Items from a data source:

* * *

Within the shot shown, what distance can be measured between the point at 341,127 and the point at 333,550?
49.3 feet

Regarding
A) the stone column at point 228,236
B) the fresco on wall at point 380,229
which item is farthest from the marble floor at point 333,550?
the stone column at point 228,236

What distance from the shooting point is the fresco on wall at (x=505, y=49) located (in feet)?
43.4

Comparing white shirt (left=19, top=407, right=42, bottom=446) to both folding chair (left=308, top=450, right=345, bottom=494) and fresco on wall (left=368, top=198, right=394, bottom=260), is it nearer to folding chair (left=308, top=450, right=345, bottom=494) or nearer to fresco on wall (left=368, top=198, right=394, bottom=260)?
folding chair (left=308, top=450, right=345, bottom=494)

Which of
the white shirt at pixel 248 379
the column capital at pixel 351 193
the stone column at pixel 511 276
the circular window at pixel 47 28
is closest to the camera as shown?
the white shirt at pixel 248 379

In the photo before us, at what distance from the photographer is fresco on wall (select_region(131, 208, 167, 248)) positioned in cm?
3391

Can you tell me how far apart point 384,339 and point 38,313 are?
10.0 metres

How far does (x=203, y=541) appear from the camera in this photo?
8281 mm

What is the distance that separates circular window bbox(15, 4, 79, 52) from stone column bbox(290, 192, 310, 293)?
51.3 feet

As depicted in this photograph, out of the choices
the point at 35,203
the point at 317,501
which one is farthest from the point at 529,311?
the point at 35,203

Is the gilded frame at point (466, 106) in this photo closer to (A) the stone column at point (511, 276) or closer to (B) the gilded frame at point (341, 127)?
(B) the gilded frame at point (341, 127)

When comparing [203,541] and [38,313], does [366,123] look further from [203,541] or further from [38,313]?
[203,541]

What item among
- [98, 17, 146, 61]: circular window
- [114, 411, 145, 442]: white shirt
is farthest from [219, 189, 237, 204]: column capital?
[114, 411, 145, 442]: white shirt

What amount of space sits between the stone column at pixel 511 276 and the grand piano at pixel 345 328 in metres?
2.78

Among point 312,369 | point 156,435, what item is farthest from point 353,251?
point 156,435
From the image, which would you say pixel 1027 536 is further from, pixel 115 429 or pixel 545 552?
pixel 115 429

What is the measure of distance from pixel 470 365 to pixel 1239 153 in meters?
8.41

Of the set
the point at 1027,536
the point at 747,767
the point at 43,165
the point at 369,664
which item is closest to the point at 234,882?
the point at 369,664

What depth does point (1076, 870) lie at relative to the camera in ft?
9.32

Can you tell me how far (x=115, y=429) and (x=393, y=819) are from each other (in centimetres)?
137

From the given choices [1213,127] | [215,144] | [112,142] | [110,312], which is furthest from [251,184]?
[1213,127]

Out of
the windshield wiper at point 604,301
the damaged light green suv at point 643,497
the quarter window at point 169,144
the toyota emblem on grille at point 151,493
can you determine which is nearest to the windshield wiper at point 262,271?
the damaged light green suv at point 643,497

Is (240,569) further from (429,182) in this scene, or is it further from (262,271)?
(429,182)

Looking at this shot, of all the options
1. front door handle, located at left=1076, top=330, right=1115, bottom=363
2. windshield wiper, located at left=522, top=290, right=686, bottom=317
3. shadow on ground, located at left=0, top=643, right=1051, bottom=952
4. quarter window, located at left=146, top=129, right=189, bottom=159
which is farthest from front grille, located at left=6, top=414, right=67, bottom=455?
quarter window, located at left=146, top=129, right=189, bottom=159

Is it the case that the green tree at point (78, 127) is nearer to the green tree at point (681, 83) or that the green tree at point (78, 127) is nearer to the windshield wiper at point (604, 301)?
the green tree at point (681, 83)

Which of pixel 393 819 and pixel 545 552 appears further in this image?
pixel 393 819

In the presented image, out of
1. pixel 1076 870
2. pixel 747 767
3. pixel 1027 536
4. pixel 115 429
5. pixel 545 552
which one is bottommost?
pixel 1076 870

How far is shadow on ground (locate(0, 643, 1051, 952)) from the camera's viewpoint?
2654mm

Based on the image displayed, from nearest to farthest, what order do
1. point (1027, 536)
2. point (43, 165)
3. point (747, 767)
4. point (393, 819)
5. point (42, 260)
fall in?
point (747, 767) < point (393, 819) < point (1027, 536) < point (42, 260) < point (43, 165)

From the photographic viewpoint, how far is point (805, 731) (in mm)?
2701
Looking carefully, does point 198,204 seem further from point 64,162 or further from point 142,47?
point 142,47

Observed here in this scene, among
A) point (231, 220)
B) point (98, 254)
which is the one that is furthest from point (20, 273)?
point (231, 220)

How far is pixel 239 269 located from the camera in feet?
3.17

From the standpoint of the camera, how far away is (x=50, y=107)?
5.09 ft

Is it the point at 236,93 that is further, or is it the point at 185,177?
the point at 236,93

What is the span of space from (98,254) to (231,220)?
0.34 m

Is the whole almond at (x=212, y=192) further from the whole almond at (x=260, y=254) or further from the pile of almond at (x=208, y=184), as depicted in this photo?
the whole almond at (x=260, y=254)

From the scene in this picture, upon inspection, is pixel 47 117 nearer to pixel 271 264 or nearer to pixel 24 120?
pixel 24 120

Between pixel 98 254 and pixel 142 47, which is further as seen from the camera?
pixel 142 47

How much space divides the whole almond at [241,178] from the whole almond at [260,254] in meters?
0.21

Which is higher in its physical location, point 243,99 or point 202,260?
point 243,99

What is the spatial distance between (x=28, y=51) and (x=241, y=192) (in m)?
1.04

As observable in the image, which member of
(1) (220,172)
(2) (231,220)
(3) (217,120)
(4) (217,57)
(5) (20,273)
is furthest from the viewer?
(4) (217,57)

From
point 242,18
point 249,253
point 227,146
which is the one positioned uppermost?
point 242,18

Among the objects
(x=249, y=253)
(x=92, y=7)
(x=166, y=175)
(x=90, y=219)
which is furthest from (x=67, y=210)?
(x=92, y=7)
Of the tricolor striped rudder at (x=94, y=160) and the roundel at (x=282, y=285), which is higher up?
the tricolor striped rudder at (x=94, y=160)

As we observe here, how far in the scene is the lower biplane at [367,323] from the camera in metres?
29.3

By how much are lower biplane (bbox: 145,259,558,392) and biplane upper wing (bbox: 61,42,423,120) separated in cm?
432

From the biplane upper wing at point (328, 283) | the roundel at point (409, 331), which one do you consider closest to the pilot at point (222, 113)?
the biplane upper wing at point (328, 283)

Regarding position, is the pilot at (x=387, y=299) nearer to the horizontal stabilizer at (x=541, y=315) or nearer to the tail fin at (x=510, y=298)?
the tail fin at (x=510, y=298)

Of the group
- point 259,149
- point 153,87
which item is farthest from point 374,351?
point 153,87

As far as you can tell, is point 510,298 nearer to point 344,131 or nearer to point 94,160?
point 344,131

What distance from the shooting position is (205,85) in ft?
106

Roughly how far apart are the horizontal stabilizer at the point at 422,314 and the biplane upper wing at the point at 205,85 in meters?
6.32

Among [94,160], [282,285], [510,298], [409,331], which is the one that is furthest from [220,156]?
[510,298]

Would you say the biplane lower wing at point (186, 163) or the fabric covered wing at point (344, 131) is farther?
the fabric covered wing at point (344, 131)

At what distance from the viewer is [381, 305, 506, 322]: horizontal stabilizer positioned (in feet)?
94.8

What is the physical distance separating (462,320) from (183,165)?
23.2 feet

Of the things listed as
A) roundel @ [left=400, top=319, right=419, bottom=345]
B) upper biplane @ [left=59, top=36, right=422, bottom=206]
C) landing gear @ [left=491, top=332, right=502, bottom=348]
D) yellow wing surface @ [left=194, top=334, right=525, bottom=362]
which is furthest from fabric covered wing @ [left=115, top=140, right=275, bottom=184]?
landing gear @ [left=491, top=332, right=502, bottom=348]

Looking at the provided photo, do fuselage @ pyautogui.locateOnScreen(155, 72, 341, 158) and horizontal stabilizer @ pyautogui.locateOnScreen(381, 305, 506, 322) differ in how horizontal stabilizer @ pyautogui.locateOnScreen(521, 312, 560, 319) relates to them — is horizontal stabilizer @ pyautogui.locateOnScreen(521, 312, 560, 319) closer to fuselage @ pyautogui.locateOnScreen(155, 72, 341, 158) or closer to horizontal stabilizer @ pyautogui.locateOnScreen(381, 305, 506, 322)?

* * *

| WHAT IS EXPECTED |
Exactly repeat the lines from the line that contains "From the biplane" to the end of the entries, both included, and leave out all other lines.

| RESULT |
From the biplane upper wing at point (328, 283) | the roundel at point (409, 331), which one do you consider closest to the pilot at point (222, 113)?
the biplane upper wing at point (328, 283)

Regarding position, is the pilot at (x=387, y=299) nearer to the horizontal stabilizer at (x=541, y=315) or nearer to the tail fin at (x=510, y=298)?
the tail fin at (x=510, y=298)

Of the group
- point 259,149
- point 153,87
which item is farthest from point 374,351?
point 153,87

As far as you can tell, is point 510,298 nearer to point 344,131 or nearer to point 94,160?
point 344,131

What distance from the shooting position is (205,85) in ft?
106

Roughly how far apart are the horizontal stabilizer at the point at 422,314 and the biplane upper wing at the point at 205,85 in meters?
6.32

Among [94,160], [282,285], [510,298], [409,331], which is the one that is furthest from [220,156]?
[510,298]

Would you say the biplane lower wing at point (186, 163) or the fabric covered wing at point (344, 131) is farther?
the fabric covered wing at point (344, 131)

At what distance from the viewer is [381, 305, 506, 322]: horizontal stabilizer positioned (in feet)?
94.8

What is the physical distance separating (462,320) from (183,165)?
23.2 feet

Of the things listed as
A) roundel @ [left=400, top=319, right=419, bottom=345]
B) upper biplane @ [left=59, top=36, right=422, bottom=206]
C) landing gear @ [left=491, top=332, right=502, bottom=348]
D) yellow wing surface @ [left=194, top=334, right=525, bottom=362]
which is furthest from fabric covered wing @ [left=115, top=140, right=275, bottom=184]?
landing gear @ [left=491, top=332, right=502, bottom=348]

Looking at the provided photo, do fuselage @ pyautogui.locateOnScreen(155, 72, 341, 158) and horizontal stabilizer @ pyautogui.locateOnScreen(381, 305, 506, 322) differ in how horizontal stabilizer @ pyautogui.locateOnScreen(521, 312, 560, 319) relates to them — is horizontal stabilizer @ pyautogui.locateOnScreen(521, 312, 560, 319) closer to fuselage @ pyautogui.locateOnScreen(155, 72, 341, 158) or closer to horizontal stabilizer @ pyautogui.locateOnScreen(381, 305, 506, 322)?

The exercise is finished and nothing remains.